**TEXTO PARA ANALIZAR:**
● ● ●
Pensaba zanjar, a luz pública, el tema taurino pero mi compañera Fernández-Salinero me invita a plantar batalla, por supuesto dialéctica, la única en la que creo. Cierto es: me identifico más con el toro que con el torero, pues desde que tengo uso de razón siempre me he posicionado de parte del débil y el sometido y ante la vara picadora que asemeja la tortura animal con el arte, mi braveza de luchadora de causas no siempre sencillas me sube la adrenalina.
Querida compañera, tengo tanto que decirte que ni aunque Carmen me diera una de sus aperturas podría hacerlo, pero lo intentaré. En primer lugar, no te preocupes por ir a contracorriente, los que nadamos en ese bando somos los antitaurinos, los que luchamos contra lo establecido, contra la tradición que por el simple hecho de serlo, vosotros santificáis y eleváis a arte, sin plantearos más. Respecto a progresista, cada cual lo interpreta como le viene en gana, si lo entendemos como el DRAE y, por tanto, como colectividad con ideas avanzadas, no me negarás que la defensa de los animales no es de siglos medievales, sino de los últimos años del anterior y del presente.
● ● ●
Entradas del conjunto de datos:
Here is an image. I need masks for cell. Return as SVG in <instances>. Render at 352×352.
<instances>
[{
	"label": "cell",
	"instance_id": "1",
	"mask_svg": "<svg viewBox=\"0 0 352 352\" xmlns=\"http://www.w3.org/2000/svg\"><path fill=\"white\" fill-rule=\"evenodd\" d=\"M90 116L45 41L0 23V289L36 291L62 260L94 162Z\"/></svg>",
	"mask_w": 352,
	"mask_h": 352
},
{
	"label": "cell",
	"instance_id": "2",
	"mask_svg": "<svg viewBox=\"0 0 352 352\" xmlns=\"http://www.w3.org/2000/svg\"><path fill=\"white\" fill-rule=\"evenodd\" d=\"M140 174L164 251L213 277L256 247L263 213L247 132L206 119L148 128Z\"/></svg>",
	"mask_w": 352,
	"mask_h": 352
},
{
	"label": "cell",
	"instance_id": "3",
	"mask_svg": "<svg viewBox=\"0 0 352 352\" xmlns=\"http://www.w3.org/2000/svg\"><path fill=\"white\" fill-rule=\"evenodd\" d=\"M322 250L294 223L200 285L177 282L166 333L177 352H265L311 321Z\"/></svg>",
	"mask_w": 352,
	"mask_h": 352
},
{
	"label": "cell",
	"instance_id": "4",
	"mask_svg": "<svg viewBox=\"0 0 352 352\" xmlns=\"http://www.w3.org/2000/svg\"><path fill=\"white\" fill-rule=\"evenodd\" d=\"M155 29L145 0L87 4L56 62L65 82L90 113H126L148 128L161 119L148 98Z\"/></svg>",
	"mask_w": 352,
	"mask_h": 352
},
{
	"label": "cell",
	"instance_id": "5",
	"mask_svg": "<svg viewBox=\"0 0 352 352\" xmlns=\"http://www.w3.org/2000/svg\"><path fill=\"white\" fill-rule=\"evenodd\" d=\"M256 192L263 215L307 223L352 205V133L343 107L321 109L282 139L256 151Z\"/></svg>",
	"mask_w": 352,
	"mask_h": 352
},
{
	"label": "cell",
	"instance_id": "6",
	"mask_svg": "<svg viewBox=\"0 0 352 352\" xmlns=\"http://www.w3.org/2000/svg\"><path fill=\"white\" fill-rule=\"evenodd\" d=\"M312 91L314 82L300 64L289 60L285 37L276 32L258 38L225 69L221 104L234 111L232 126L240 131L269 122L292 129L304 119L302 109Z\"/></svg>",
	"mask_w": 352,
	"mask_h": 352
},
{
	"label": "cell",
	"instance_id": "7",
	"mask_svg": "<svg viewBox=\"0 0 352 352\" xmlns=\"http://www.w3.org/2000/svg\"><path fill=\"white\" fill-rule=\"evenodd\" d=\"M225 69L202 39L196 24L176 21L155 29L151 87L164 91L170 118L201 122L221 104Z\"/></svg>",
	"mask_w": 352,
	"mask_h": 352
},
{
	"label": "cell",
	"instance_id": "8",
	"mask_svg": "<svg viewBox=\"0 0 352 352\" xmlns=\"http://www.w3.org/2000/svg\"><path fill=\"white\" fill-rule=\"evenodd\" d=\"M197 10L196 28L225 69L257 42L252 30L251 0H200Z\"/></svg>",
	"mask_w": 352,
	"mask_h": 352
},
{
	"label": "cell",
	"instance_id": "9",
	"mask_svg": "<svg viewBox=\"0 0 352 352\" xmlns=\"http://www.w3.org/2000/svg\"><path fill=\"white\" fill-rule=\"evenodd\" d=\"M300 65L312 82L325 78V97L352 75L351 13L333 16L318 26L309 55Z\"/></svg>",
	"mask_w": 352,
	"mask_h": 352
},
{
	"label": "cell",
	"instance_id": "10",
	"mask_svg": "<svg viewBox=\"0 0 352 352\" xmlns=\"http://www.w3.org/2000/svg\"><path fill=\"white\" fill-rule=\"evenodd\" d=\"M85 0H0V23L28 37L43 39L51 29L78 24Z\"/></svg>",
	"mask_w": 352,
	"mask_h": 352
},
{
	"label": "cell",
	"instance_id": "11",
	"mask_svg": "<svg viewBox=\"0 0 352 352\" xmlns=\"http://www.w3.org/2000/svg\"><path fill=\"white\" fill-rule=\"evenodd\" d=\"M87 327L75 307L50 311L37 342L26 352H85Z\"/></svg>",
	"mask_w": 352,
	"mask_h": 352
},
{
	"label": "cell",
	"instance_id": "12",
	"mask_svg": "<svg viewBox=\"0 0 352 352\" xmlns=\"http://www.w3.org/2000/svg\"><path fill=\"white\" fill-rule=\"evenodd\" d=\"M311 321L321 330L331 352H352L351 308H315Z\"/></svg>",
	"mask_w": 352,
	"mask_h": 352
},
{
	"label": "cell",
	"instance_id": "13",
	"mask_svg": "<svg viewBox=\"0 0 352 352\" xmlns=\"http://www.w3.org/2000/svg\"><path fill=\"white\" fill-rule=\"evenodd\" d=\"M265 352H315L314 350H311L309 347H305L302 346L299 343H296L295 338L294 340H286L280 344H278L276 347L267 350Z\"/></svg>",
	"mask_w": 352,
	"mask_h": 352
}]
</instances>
● ● ●
**TAREAS A REALIZAR:**
- a) En el texto para analizar, ¿qué obra se menciona para entender la palabra «progresista»?
- b) Indica si cada afirmación concuerda con el texto para analizar y cita las palabras que lo deciden: (i) Quien escribe se identifica más con el torero que con el toro. (ii) Quien escribe solo cree en la batalla dialéctica. (iii) Los antitaurinos son quienes nadan a contracorriente.
Usa únicamente el texto para analizar.

**RESULTADOS:**
- a) El DRAE.

- b)
(i) No: «me identifico más con el toro que con el torero».
(ii) Sí: «por supuesto dialéctica, la única en la que creo».
(iii) Sí: «los que nadamos en ese bando somos los antitaurinos».